La globalización
Temprano comenzó a sangrar el rojo. A borbotones secos suicidó sus fulgores, gota a gota, pincelada a pincelada, ante la desolación de los demás colores incapaces de evitar tanta descolorida desgracia.
El verde presenció la roja desventura y, herida de muerte la esperanza, eligió la sombra más lejana, a resguardo de cualquier remordimiento, para dejarse caer desde su altura.
El amarillo, mudo testigo de la calamidad que convocaba a todos los colores, fue incapaz de asistir impasible al verde derrame y al rojo desangrarse, vertiendo inanimado sus destellos hasta expiar la culpa de su lustre.

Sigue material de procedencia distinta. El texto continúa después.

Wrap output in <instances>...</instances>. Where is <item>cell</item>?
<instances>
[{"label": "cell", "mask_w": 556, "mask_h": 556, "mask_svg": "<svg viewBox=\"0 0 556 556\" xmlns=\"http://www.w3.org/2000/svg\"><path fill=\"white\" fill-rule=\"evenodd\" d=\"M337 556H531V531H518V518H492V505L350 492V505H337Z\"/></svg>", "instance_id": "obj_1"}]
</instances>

Tampoco el naranja logró quedarse al margen del general desplome y, enfermo de nostalgia, desanimó su brillo, apagó sus relieves y se arrojó en los brazos del olvido.
El azul, que en sus pupilas retenía la tristeza de tanto desconsuelo, no pudo preservar el derecho a su propia identidad y, entre desconcertado y afligido, clausuró sus matices y tonos para siempre.

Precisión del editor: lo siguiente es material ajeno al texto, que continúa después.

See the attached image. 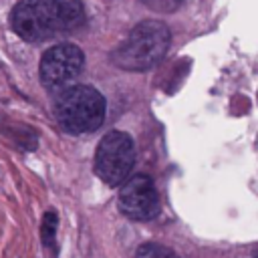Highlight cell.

Entonces, el violeta comenzó a llorar lágrimas rojas que velaran la sangre; lágrimas verdes que evocaran la historia; amarillas que aliviaran la noche y naranjas que anunciaran el día hasta teñir de azul pesares y lamentos. Después se despidió de pájaros y flores hundiendo su violácea condición en el silencio.
Absolutamente solo y desesperado, el añil buscó a su alrededor aquellos otros modos de ser el Arco Iris, aquellas otras gratas compañías con las que tantas lluvias y soles compartiera, y fue languideciendo al no advertirlas hasta decolorarse y extinguirse.
Así fue como el Arco Iris quedó globalizado.